Who knows, some might turn out to be not needed anymore. :)

> +
> +swapper_pg_dir
> +=============
> +It is always an array, it gerenally stands for the pgd for the kernel.
> +When mmu is enabled in config file, the 'swapper_pg_dir' is valid.
> +
> +_stext
> +======
> +It is an assemble directive that defines the beginning of the text section.

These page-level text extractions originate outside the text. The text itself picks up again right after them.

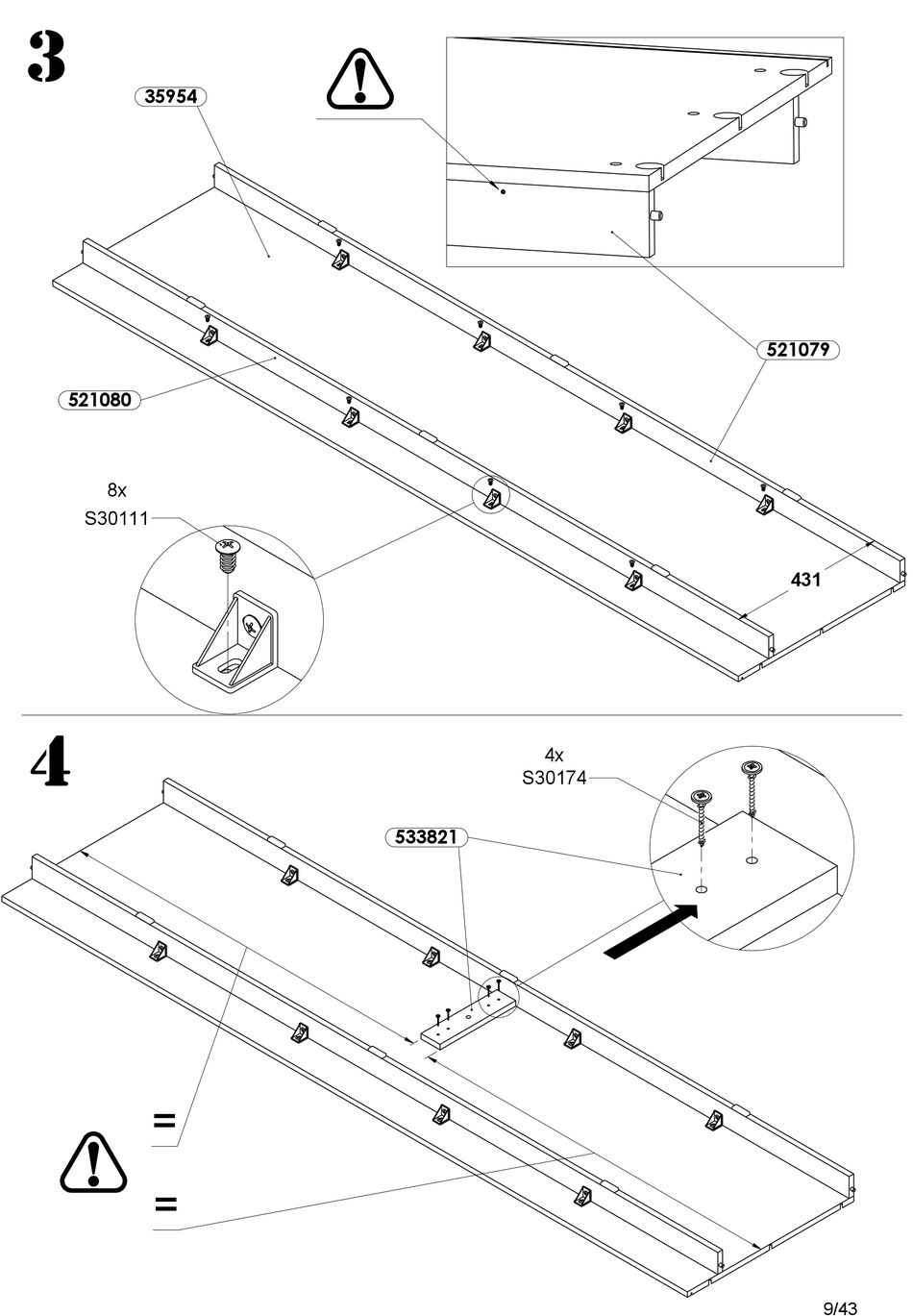 3

35954

521079

521080

8x
S30111

431

4

4x
S30174

533821

=

=

9/43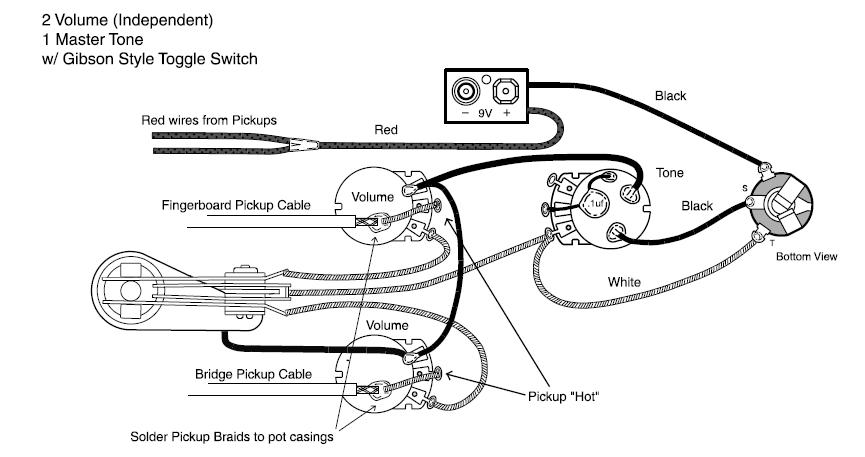 2 Volume (Independent)
1 Master Tone
w/ Gibson Style Toggle Switch

− 9V +

Black

Red wires from Pickups

Red

Volume

Tone

Fingerboard Pickup Cable

.1uf

Black

S

T

Bottom View

White

Volume

Bridge Pickup Cable

Pickup "Hot"

Solder Pickup Braids to pot casings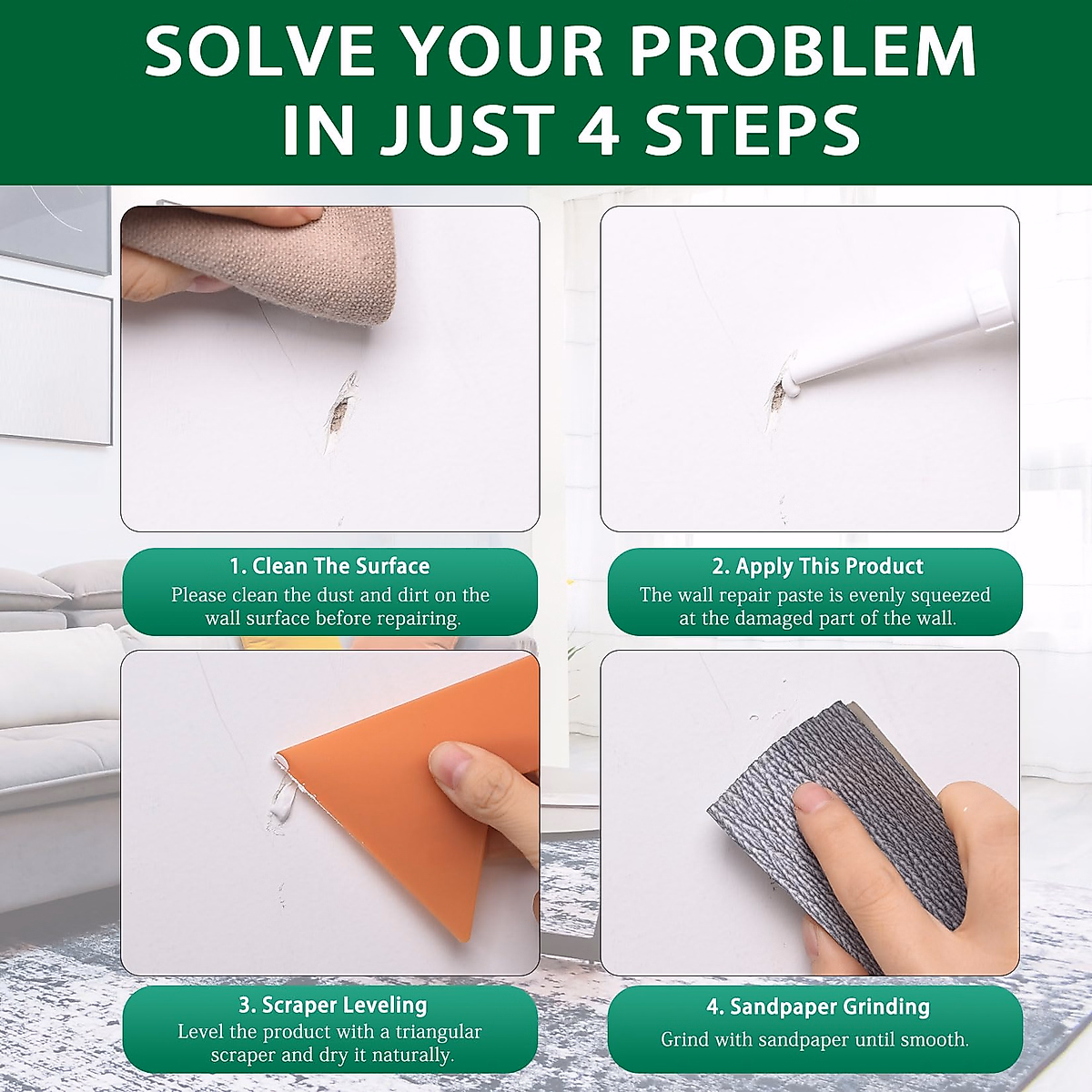 SOLVE YOUR PROBLEM IN JUST 4 STEPS

1. Clean The Surface
Please clean the dust and dirt on the wall surface before repairing.

2. Apply This Product
The wall repair paste is evenly squeezed at the damaged part of the wall.

3. Scraper Leveling
Level the product with a triangular scraper and dry it naturally.

4. Sandpaper Grinding
Grind with sandpaper until smooth.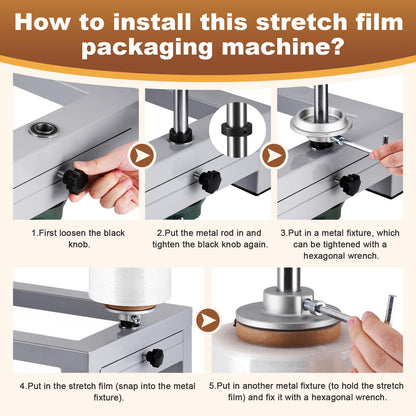 How to install this stretch film packaging machine?

1.First loosen the black knob.

2.Put the metal rod in and tighten the black knob again.

3.Put in a metal fixture, which can be tightened with a hexagonal wrench.

4.Put in the stretch film (snap into the metal fixture).

5.Put in another metal fixture (to hold the stretch film) and fix it with a hexagonal wrench.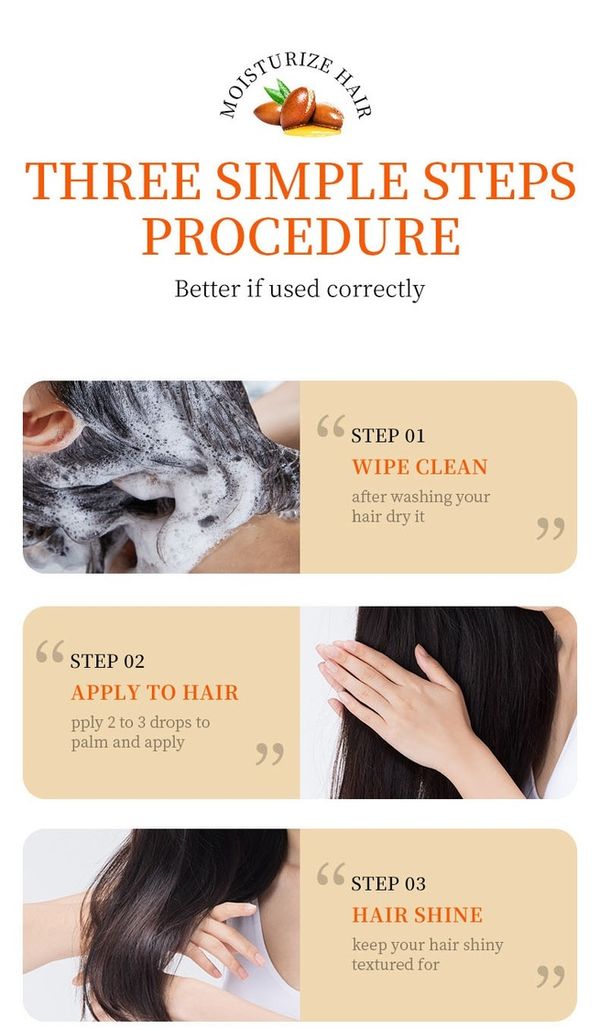 MOISTURIZE HAIR

THREE SIMPLE STEPS PROCEDURE

Better if used correctly

“ STEP 01

WIPE CLEAN

after washing your hair dry it ”

“ STEP 02

APPLY TO HAIR

pply 2 to 3 drops to palm and apply ”

“ STEP 03

HAIR SHINE

keep your hair shiny textured for ”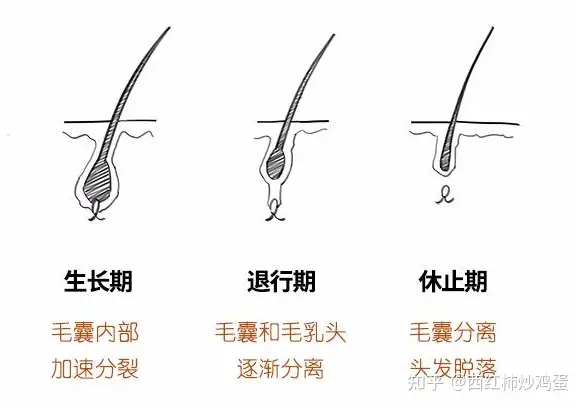 生长期

毛囊内部
加速分裂

退行期

毛囊和毛乳头
逐渐分离

休止期

毛囊分离
头发脱落

知乎 @西红柿炒鸡蛋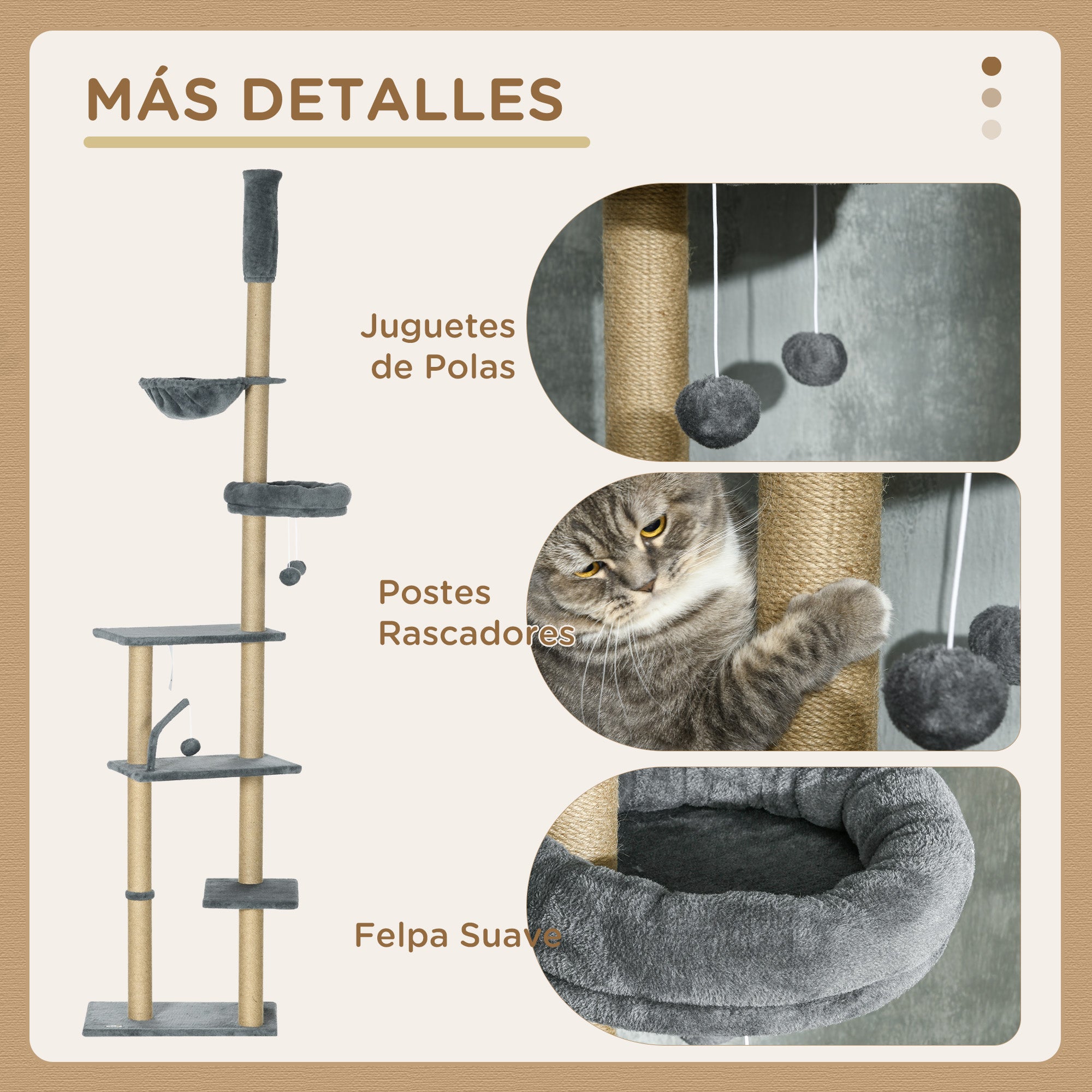 MÁS DETALLES

Juguetes de Polas

Postes Rascadores

Felpa Suave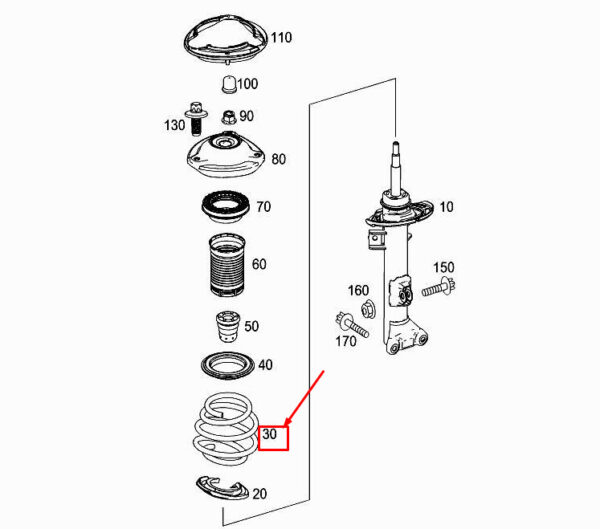 110
100
130
90
80
70
60
50
40
30
20
10
150
160
170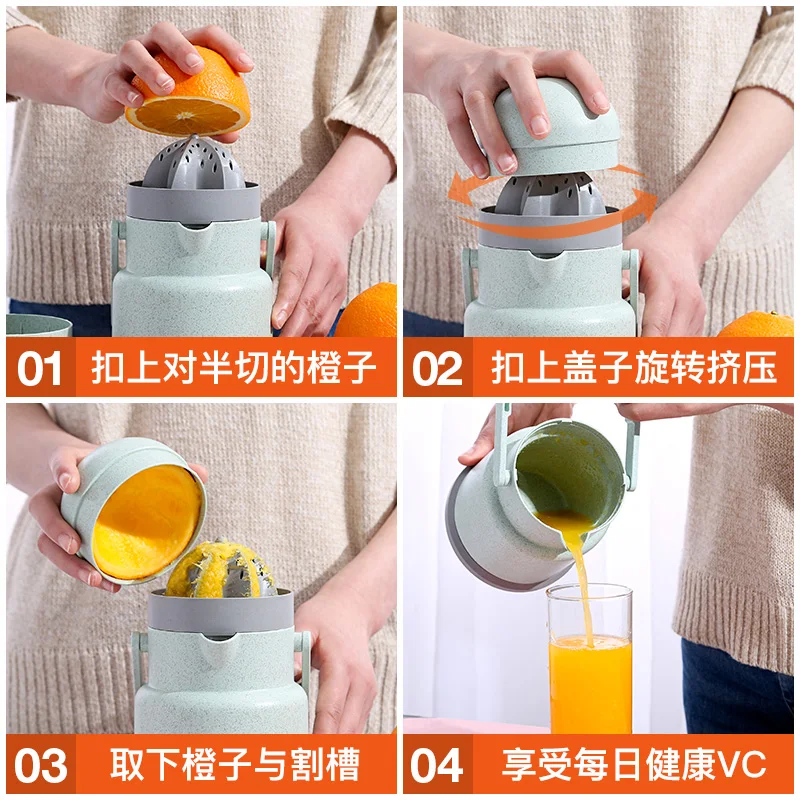 01 扣上对半切的橙子

02 扣上盖子旋转挤压

03 取下橙子与割槽

04 享受每日健康VC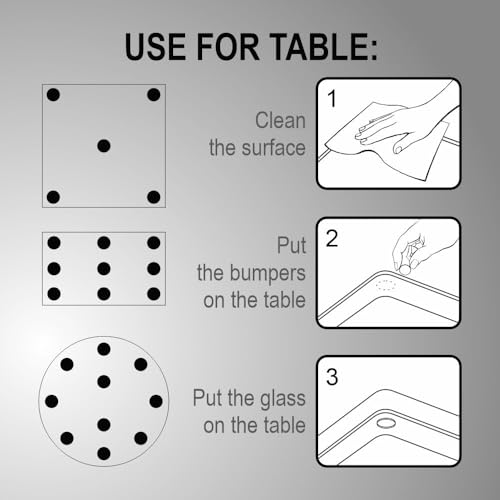 USE FOR TABLE:

Clean the surface

1

Put the bumpers on the table

2

Put the glass on the table

3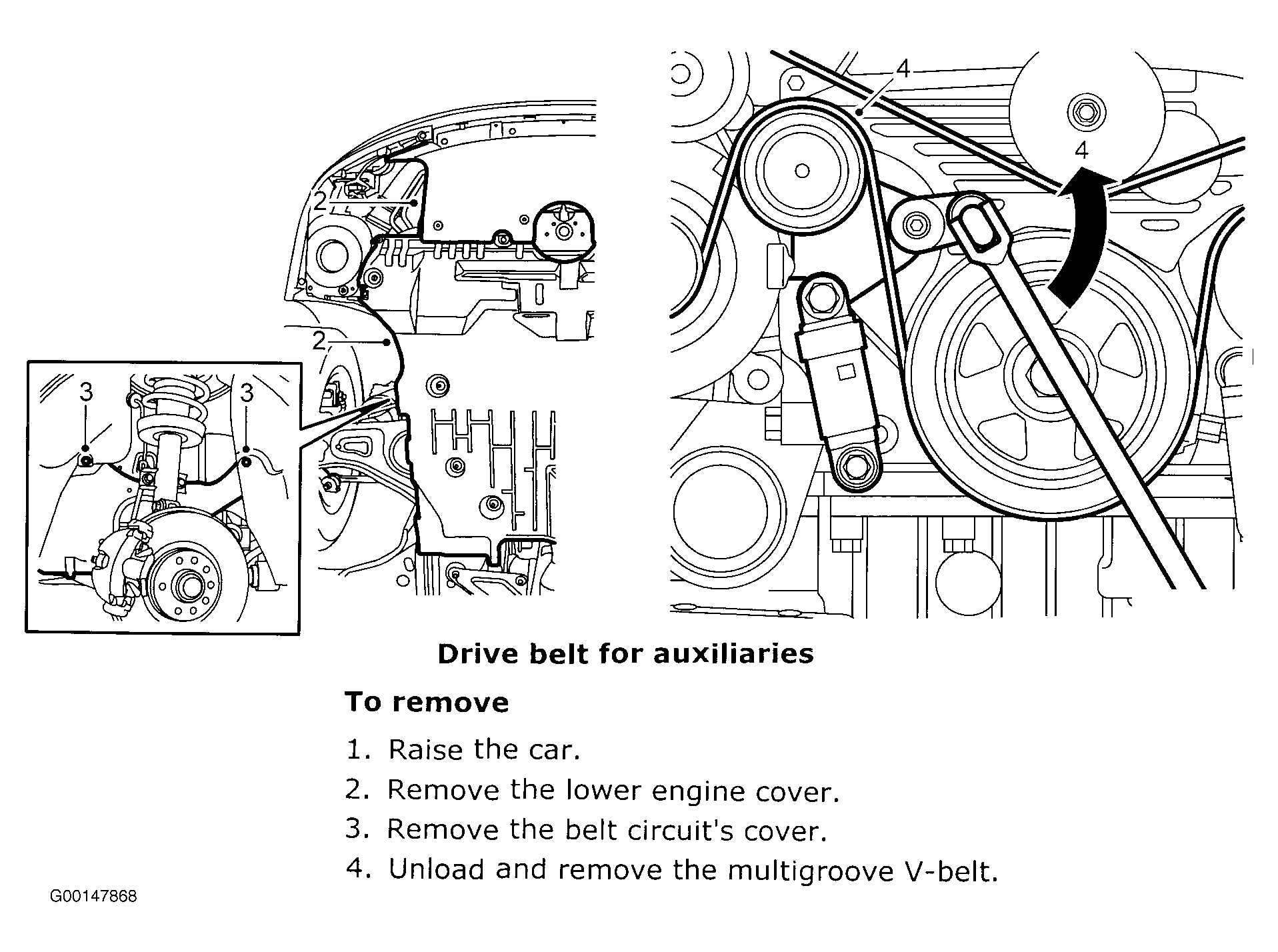 2

2

3

3

4

4

Drive belt for auxiliaries

To remove

1. Raise the car.
2. Remove the lower engine cover.
3. Remove the belt circuit's cover.
4. Unload and remove the multigroove V-belt.

G00147868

That's an assembly symbol.

> +In gerenal, the '_stext' indicates the kernel start address.
> +
> +vmap_area_list
> +==============
> +It stores the virtual area list, makedumpfile can get the vmalloc start
> +value according to this variable.

"... from this variable."

> +
> +mem_map
> +=======
> +Physical addresses are translated to struct pages by treating them as an
> +index into the mem_map array. Shifting a physical address PAGE_SHIFT bits
> +to the right will treat it as a PFN from physical address 0, which is also
> +an index within the mem_map array.
> +
> +In a word, it can map the address to struct page.

"In short, ... "

> +
> +contig_page_data
> +================
> +Makedumpfile can get the pglist_data structure according to this symbol

Please look up in the dictionary what "according" means. Using it in
this context is at least weird.

> +'contig_page_data'. The pglist_data structure is used to describe the
> +memory layout.
> +
> +mem_section|(mem_section, NR_SECTION_ROOTS)|(mem_section, section_mem_map)
> +==========================================================================
> +Export the address of 'mem_section' array, and it's length, structure size,
> +and the 'section_mem_map' offset.
> +
> +It exists in the sparse memory mapping model, and it is also somewhat
> +similar to the mem_map variable, both of them will help to translate
> +the address.
> +
> +page
> +====
> +The size of a 'page' structure.
> +
> +pglist_data
> +===========
> +The size of a 'pglist_data' structure.
> +
> +zone
> +====
> +The size of a 'zone' structure.
> +
> +free_area
> +=========
> +The size of a 'free_area' structure.
> +
> +list_head
> +=========
> +The size of a 'list_head' structure.
> +
> +nodemask_t
> +==========
> +The size of a 'nodemask_t' type.
> +
> +(page, flags|_refcount|mapping|lru|_mapcount|private|compound_dtor|
> + compound_order|compound_head)
> +===================================================================
> +The page structure is a familiar concept for most of linuxer, there is no
> +need to explain too much.

Just delete that sentence.

> To know more information, please refer to the
> +definition of the page struct(include/linux/mm_types.h).
> +
> +(pglist_data, node_zones|nr_zones|node_mem_map|node_start_pfn|node_
> + spanned_pages|node_id)
> +===================================================================
> +On NUMA machines, each NUMA node would have a pg_data_t to describe

s/would have/has/

> +it's memory layout. On UMA machines there is a single pglist_data which
> +describes the whole memory.
> +
> +The pglist_data structure contains these varibales, here export their
^^^^^^^^^

Before you send next time, run the *whole* text through a spellchecker.

> +offset in the pglist_data structure, which is defined in this file
> +"include/linux/mmzone.h".

You don't have to state where stuff is defined - I hope everyone
should be able to grep.

...

--
Regards/Gruss,
Boris.

Good mailing practices for 400: avoid top-posting and trim the reply.